Deputy Solicitor General Malcolm L. Stewart will argue on behalf of the Department of Justice. Mark A. Perry will argue on behalf of Smith & Nephew, Inc., and Jeffrey A. Lamken will argue on behalf of Arthrex, Inc..
Tuesday, March 2: Brnovich v. Democratic National Committee and Arizona Republican Party v. Democratic National Committee
This case is something of a leftover from the 2020 presidential election, but could have impact on elections for years to come.
In the litigation, two Arizona voting policies are in question. One is the requirement that a ballot be thrown out if it was cast at the wrong precinct. The other is a law that makes it a felony (punishable with prison time and a six-figure fine) to collect and deliver someone else’s completed ballot (with certain exceptions for family members, caregivers, mail carriers, and election officials). The Democratic National Committee (DNC) argues that Arizona’s practices are discriminatory and violate the Voting Rights Act; a ruling against either or both practices could have widespread effect on voting procedures nationwide.
The DNC challenged these practices back in 2016, and at that time, the district court ruled in favor of Arizona, concluding that both practices were legal. The Court of Appeals for the Ninth Circuit reversed, holding that there was no need that the legislators adopting the practices intended to discriminate in order for those practices to be illegal based on discriminatory effect.

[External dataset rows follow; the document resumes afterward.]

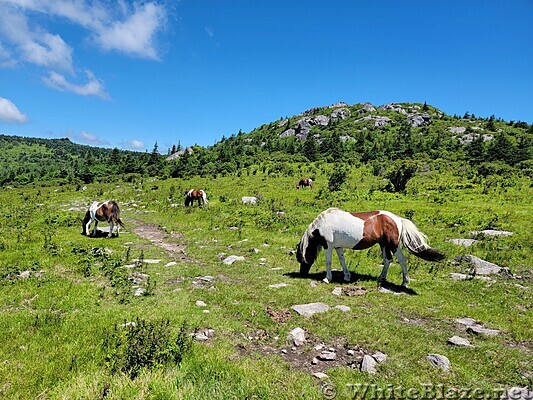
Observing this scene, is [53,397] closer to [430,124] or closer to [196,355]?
[196,355]

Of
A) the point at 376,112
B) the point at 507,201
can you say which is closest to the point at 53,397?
the point at 507,201

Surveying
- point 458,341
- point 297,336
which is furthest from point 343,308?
point 458,341

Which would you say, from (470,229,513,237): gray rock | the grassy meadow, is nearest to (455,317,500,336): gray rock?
the grassy meadow

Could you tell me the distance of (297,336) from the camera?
22.9 ft

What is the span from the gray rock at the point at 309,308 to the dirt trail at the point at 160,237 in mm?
7232

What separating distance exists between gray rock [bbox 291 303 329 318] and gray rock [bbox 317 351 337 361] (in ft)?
5.49

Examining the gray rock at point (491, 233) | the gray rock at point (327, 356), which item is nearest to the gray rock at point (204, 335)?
the gray rock at point (327, 356)

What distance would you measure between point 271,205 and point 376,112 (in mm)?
127112

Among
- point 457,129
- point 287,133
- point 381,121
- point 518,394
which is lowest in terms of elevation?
point 518,394

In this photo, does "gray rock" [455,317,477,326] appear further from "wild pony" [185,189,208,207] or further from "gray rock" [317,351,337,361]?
"wild pony" [185,189,208,207]

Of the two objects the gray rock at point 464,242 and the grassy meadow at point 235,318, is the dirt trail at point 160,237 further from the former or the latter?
the gray rock at point 464,242

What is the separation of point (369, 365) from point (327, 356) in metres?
0.84

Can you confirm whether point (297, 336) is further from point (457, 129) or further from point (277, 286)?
point (457, 129)

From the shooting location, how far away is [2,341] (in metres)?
6.27
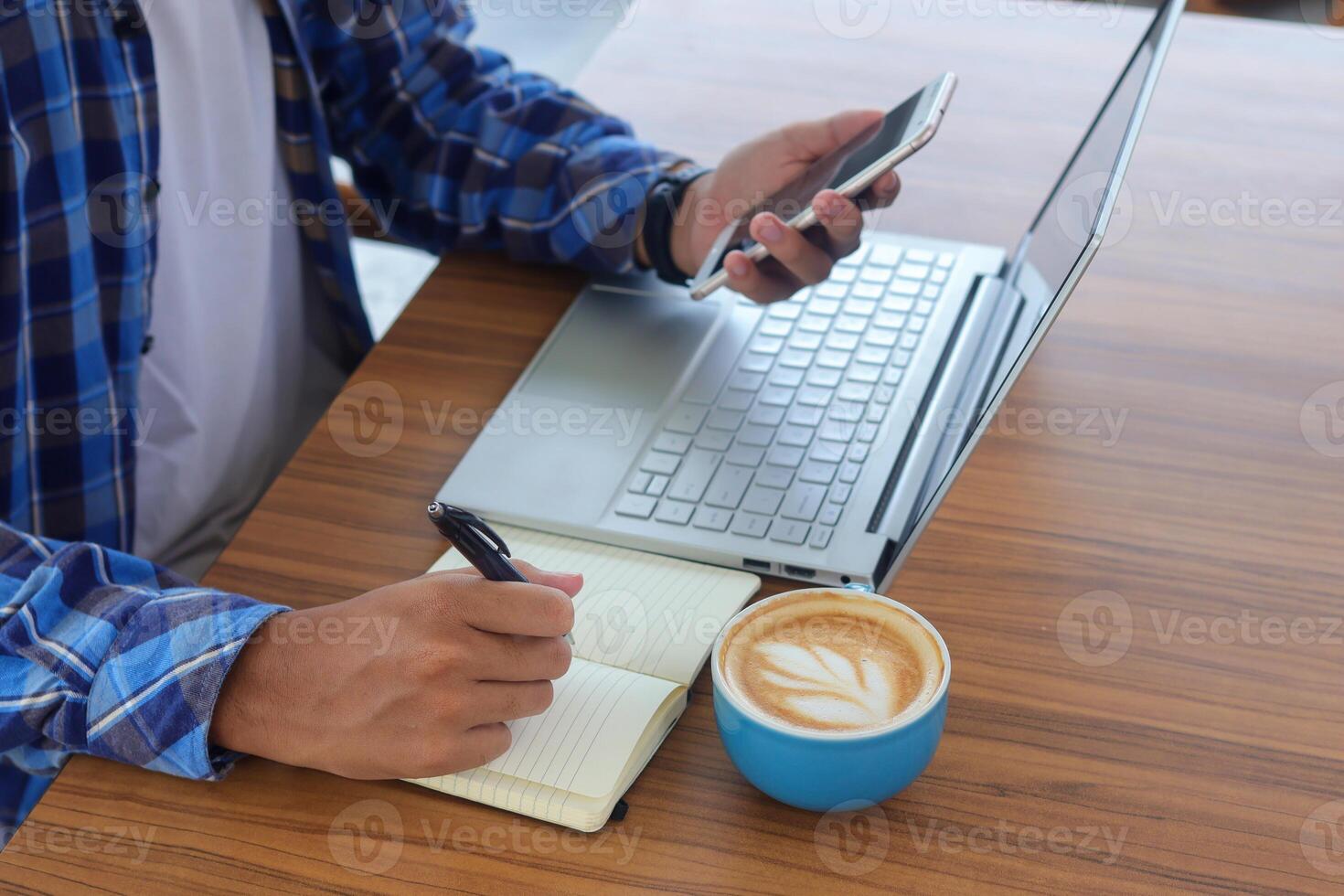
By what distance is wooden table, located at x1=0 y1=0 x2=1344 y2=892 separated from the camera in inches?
21.7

Rather, the focus should be on results. If a policy or law disproportionately prevents a racial minority group from effectively participating in elections, that is a sufficient basis for legal challenge.
Looking at Arizona’s practices specifically, the Ninth Circuit ruled that both the out-of-precinct policy and the third-party rules were problematic. Not only did election officials change voters’ polling places “with unusual frequency,” but the correct polling place was sometimes, “located so counterintuitively” that frequent mistakes were easy.
The practice impacted Native Americans, Hispanics and African Americans nearly twice as much as it did whites. Furthermore, 80-percent of Arizona voters voted by mail in 2016, and many—particularly racial minorities — had trouble returning their ballots personally. Given that the minority groups impacted have long suffered racial discrimination, the Ninth Circuit found the voting practices to violate federal law.
Republicans argue that the Ninth Circuit came to the wrong conclusion because it relied on the wrong statistics. They argue that the appellate court should have considered whether the impact on racial minorities was “substantial” in the context of the state’s entire voting system. Given that only 0.15% of all 2016 voters were impacted, the effect was too minor to warrant court intervention.
Michael A. Carvin will argue for the Arizona Republican Party. Arizona Attorney General Mark Brnovich will argue on his own behalf. Jessica R. Amunson will argue on behalf of Arizona’s Secretary of State. Bruce V. Spiva will argue for the DNC.
Wednesday, March 3: Carr v. Saul and Davis v. Saul
In another set of consolidated cases that’s about the judges, the Court will consider the rules for when a person seeking Social Security benefits can challenge the validity of the judge who conducted the administrative hearing.
John Davis and Willie Carr applied for disability benefits — and a ruling in their consolidated cases could affect many individuals who have done the same. Both were denied benefits after an administrative hearing was conducted. They appealed at another administrative hearing, and lost again. Then they went to the United States Court of Appeals for the Eighth and Tenth Circuits respectively, where they argued that the manner in which the lower judges had been appointed violated the requirements of the Constitution’s appointments clause. The Eighth and Tenth Circuits ruled against Davis and Carr on the grounds that they should have raised that argument below, and not for the first time in federal court.
SCOTUS will now hear arguments on the narrow issue of whether claimants forfeit judicial review of appointments-clause challenges if they fail to raise those challenges at the administrative level.
Sarah M. Harris will argue on behalf of the petitioners and Assistant to the Solicitor General Austin Raynor will argue on behalf of the DOJ.